A 60-day Iran truce takes shape — but nothing is settled yet

World News 10 min 105 sources

US and Iranian negotiators agreed Thursday on a framework to extend their ceasefire for 60 days and open nuclear talks, but Trump has not signed off and fresh strikes continued around the Strait of Hormuz. Meanwhile Netanyahu announced plans to seize 70% of Gaza in breach of a US-brokered deal, the Iran war's oil shock drove US inflation to a three-year high, Ukraine locked in a €90 billion EU loan, and an Ebola outbreak in Congo widened enough to shut Uganda's border.

A 60-day Iran truce takes shape — but nothing is settled yet

The Iran deal that almost is

US and Iranian negotiators reached a tentative agreement Thursday on a 60-day extension of their ceasefire and a framework to restart talks on Iran’s nuclear programme. The deal has not been signed.

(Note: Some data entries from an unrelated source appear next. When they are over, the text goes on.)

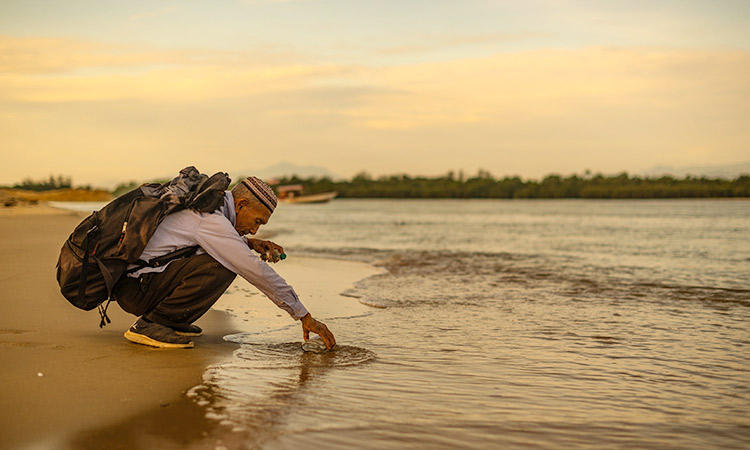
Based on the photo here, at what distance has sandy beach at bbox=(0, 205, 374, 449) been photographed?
2721mm

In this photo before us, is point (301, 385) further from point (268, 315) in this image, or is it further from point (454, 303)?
point (454, 303)

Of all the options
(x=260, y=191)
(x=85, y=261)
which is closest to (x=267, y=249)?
(x=260, y=191)

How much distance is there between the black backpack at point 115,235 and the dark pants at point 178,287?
18 centimetres

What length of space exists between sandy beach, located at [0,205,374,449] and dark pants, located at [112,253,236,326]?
0.94 ft

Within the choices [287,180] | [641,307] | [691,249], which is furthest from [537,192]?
[641,307]

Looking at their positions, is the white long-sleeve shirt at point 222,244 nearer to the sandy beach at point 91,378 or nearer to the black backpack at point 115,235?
the black backpack at point 115,235

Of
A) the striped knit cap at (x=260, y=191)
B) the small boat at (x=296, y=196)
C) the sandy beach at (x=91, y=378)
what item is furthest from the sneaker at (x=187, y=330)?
the small boat at (x=296, y=196)

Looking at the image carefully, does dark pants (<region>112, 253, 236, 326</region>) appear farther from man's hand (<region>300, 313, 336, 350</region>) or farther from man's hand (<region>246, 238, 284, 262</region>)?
man's hand (<region>300, 313, 336, 350</region>)

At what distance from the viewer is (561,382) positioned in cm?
383

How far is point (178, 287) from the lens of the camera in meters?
4.20

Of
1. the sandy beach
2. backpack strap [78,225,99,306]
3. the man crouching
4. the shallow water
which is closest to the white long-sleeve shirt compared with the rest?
the man crouching

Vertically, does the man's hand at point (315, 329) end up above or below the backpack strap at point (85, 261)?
below

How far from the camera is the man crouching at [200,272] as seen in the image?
3.92m

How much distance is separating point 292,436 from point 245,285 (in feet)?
17.4
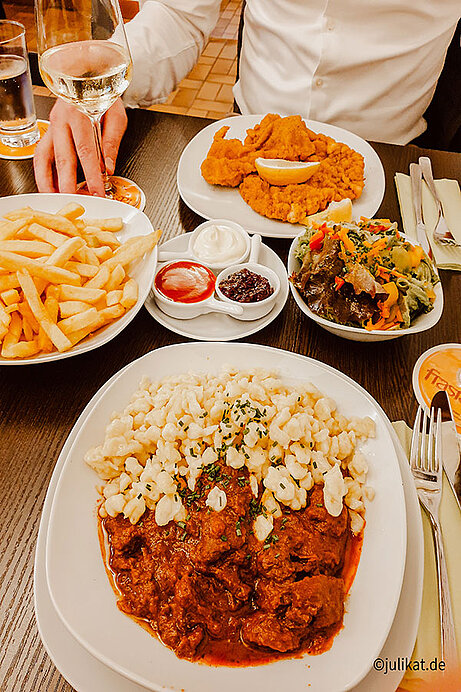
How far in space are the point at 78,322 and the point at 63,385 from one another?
198 millimetres

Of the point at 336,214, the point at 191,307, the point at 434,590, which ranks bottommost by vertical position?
the point at 434,590

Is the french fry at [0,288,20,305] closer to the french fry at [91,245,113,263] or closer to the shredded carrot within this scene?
the french fry at [91,245,113,263]

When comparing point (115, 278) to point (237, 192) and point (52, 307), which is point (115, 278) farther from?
point (237, 192)

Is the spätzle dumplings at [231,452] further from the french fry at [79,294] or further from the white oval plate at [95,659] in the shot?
the french fry at [79,294]

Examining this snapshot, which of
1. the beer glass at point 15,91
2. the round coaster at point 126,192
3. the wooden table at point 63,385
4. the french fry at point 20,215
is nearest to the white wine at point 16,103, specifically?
the beer glass at point 15,91

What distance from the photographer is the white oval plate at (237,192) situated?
1.93m

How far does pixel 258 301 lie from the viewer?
63.5 inches

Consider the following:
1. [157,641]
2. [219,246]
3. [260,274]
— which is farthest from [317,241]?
[157,641]

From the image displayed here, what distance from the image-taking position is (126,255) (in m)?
1.59

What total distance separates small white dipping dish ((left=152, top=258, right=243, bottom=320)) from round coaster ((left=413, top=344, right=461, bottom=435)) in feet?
1.75

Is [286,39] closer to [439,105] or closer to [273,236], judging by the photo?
[439,105]

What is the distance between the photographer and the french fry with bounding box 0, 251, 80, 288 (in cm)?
141

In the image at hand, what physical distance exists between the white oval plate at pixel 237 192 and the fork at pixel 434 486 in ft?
2.70

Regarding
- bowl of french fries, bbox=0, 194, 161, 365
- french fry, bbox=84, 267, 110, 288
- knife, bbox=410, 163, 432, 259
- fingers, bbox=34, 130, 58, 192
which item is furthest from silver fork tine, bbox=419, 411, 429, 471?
fingers, bbox=34, 130, 58, 192
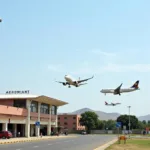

Trump was briefed and “wants a couple of days to think about it,” according to a US official cited by Axios and confirmed by BBC sources [68,60]. Iranian state media said nothing had been finalised [92].

The context: the US and Israel launched a war on Iran on 28 February 2026. A ceasefire took effect on 8 April. Since then both sides have continued trading strikes, and the Strait of Hormuz — the narrow passage between Iran and Oman through which about a fifth of all oil and gas normally flows — has remained effectively closed [17,14]. The Hormuz blockade is now the single biggest driver of energy prices worldwide.

Thursday illustrated how fragile the ceasefire already was. The US struck a military site in Bandar Abbas, the strategic Iranian port city. Iran’s Islamic Revolutionary Guard Corps said it retaliated by targeting an American air base; a ballistic missile was intercepted over Kuwait [17,51,65]. Both sides accused the other of violations. Brent crude jumped 3.75% to $97.83 a barrel on the news before easing as deal reports circulated [17,21].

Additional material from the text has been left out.